» **Given request**: Return the records below from the line containing "From where the" onward, exactly, through and including the last line.

» **Material for this exercise**:
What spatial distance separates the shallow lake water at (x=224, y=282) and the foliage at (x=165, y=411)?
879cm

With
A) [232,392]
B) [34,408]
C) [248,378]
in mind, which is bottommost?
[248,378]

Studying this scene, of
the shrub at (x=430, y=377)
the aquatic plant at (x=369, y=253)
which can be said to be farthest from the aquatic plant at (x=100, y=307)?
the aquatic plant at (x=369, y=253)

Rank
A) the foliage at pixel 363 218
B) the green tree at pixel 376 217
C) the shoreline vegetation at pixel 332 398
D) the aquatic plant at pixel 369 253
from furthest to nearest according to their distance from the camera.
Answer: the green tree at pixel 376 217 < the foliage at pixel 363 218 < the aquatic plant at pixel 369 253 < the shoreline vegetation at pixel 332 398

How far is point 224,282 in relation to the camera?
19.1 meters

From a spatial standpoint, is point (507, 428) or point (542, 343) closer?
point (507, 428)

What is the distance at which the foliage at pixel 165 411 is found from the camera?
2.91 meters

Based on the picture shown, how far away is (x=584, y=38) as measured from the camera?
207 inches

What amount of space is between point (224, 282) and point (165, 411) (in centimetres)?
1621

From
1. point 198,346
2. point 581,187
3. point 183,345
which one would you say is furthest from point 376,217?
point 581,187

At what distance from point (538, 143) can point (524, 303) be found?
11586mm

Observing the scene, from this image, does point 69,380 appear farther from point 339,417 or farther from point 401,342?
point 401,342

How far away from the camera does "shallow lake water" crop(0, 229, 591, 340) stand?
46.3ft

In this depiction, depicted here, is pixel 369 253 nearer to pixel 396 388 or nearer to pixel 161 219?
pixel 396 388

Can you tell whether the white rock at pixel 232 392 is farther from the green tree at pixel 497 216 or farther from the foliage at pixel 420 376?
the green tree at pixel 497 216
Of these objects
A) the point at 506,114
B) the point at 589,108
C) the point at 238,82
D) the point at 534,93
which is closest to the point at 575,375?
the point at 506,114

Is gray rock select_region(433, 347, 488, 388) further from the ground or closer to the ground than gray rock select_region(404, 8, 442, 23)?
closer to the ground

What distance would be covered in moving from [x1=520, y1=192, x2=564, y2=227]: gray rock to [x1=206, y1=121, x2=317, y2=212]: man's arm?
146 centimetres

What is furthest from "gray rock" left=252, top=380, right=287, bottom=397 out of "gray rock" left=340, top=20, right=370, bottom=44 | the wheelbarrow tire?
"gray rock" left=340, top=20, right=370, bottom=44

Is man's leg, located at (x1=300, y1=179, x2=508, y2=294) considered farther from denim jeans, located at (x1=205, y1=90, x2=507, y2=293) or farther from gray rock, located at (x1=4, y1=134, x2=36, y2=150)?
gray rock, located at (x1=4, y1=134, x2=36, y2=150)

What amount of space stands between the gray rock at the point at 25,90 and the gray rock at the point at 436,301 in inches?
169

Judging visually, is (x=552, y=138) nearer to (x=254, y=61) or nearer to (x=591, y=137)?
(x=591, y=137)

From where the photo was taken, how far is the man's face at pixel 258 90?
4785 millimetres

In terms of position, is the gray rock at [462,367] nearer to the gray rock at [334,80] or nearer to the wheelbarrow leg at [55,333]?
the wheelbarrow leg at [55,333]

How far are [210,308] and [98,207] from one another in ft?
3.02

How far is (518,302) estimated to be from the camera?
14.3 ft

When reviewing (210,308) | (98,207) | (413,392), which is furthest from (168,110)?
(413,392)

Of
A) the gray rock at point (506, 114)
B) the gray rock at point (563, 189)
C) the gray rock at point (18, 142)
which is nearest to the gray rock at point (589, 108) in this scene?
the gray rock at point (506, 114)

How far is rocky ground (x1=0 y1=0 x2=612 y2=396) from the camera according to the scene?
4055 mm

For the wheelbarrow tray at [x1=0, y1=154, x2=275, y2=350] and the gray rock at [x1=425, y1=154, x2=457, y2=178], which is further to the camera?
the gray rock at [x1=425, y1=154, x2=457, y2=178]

» **Solved problem**:
From where the photo was taken, how far is the man's face at pixel 258 90?
4785 millimetres

In terms of position, is the gray rock at [462,367] nearer to the gray rock at [334,80] or nearer to the wheelbarrow leg at [55,333]?
the wheelbarrow leg at [55,333]

How far are [210,308] and [98,207] from one another in ft?
3.02

How far is (518,302) estimated to be from the camera?
14.3 ft

When reviewing (210,308) | (98,207) | (413,392), which is furthest from (168,110)?
(413,392)

Of
A) the gray rock at point (506, 114)
B) the gray rock at point (563, 189)
C) the gray rock at point (18, 142)
which is nearest to the gray rock at point (589, 108) in this scene?
the gray rock at point (506, 114)

How far is rocky ground (x1=0 y1=0 x2=612 y2=396) from the camera according to the scene?
4055 mm

For the wheelbarrow tray at [x1=0, y1=154, x2=275, y2=350] and the gray rock at [x1=425, y1=154, x2=457, y2=178], which is further to the camera?
the gray rock at [x1=425, y1=154, x2=457, y2=178]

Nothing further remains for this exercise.